Jimmy likes Anna, but Mr. Carson does too, and so takes her pronouncement of innocence to heart and moves on.

Baxter is sympathetic. “Poor Mrs. Patmore. I’d hate to have to face this lot after all that. Well, I can say that I was in her Ladyship’s room at the time. Good luck on the investigation.”

Jimmy thinks she sounds dodgy, but investigations aren’t comfortable for anyone, so he lets it go, as does Carson.

Ivy and Daisy are in fits. Ivy manages to wheeze out a- “were in the kitchen!” before breaking down in laughter. Carson believes them if only for the reason that they looked surprised upon receiving this news. Daisy can’t look Jimmy or Alfred in the eye without snorting into her shirtsleeve.

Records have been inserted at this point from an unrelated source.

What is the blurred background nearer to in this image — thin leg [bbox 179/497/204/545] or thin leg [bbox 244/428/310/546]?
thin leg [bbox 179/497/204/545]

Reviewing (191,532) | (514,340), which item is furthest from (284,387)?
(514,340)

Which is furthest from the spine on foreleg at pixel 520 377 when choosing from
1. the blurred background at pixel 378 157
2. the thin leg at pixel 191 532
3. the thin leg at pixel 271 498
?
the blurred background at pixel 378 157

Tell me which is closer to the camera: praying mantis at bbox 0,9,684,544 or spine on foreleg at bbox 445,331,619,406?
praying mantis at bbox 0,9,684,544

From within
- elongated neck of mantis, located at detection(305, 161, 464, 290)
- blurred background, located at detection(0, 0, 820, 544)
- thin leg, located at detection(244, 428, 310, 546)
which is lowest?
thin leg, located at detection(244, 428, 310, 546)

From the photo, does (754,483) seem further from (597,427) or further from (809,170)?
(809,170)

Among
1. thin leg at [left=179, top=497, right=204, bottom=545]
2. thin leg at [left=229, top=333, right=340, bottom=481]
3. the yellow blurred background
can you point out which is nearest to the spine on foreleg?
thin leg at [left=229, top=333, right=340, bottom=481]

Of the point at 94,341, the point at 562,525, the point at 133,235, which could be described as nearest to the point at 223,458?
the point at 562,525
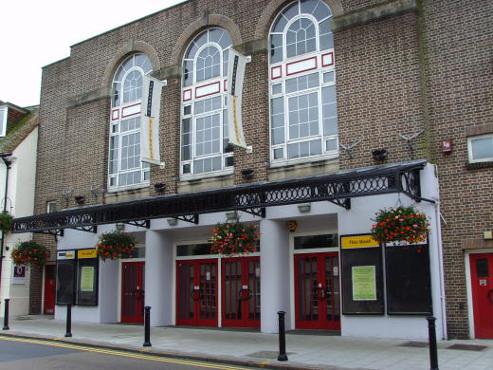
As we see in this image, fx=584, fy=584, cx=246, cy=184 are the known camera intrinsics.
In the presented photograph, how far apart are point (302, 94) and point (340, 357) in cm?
814

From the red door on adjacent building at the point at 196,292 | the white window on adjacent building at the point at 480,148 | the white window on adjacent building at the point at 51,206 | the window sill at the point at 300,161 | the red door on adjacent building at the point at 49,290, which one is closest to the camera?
the white window on adjacent building at the point at 480,148

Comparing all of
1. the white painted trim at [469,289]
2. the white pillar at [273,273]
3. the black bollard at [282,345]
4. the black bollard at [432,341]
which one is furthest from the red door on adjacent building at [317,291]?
the black bollard at [432,341]

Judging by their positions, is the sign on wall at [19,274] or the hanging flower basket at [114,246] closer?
the hanging flower basket at [114,246]

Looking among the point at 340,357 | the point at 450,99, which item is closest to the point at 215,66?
the point at 450,99

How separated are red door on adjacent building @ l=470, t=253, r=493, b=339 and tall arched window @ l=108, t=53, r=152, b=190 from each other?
1116 cm

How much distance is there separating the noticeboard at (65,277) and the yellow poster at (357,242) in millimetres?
10726

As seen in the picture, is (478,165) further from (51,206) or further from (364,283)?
(51,206)

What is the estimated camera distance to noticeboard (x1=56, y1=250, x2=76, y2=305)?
21094mm

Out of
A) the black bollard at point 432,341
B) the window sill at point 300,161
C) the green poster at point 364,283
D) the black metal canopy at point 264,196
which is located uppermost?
the window sill at point 300,161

Carson doesn’t even ask Mrs. Hughes, which Jimmy thinks is unfair. Of course, after the rest of the staff are investigated sans Jimmy-and-Alfred, who are confined to Carson’s office for a good part of the day, there’s only one person left to ask.

Barrow.

Jimmy knows it was him. He must have something on Jimmy- or Jimmy owes him after Barrow did, admittedly, save his life last year. Though Jimmy’s sure he could have taken on those blokes alone had he not been so, well, incapacitated.

It was Barrow. Barrow broke into Jimmy’s room again. And dropped Mrs. Patmore’s underthings right onto Jimmy’s head. The man has almost certainly been pranking him. Jimmy would think it was funny if he wasn’t so sure he didn’t deserve it.

Carson puts the question right out there, in typical Carson fashion, just as he had done with the rest of the suspects. “Barrow. Did you or did you not break into Mrs. Patmore’s room, steal her… intimate garments, and fling them out of young Alfred’s window and onto James’s head?”

Barrow, to his credit, only raises an eyebrow. “Why, no, Mr. Carson, I cannot say that I did, as I was assisting His Lordship with unpacking- actually, Jimmy and Alfred should have been helping with that… But I suppose they could use a break.”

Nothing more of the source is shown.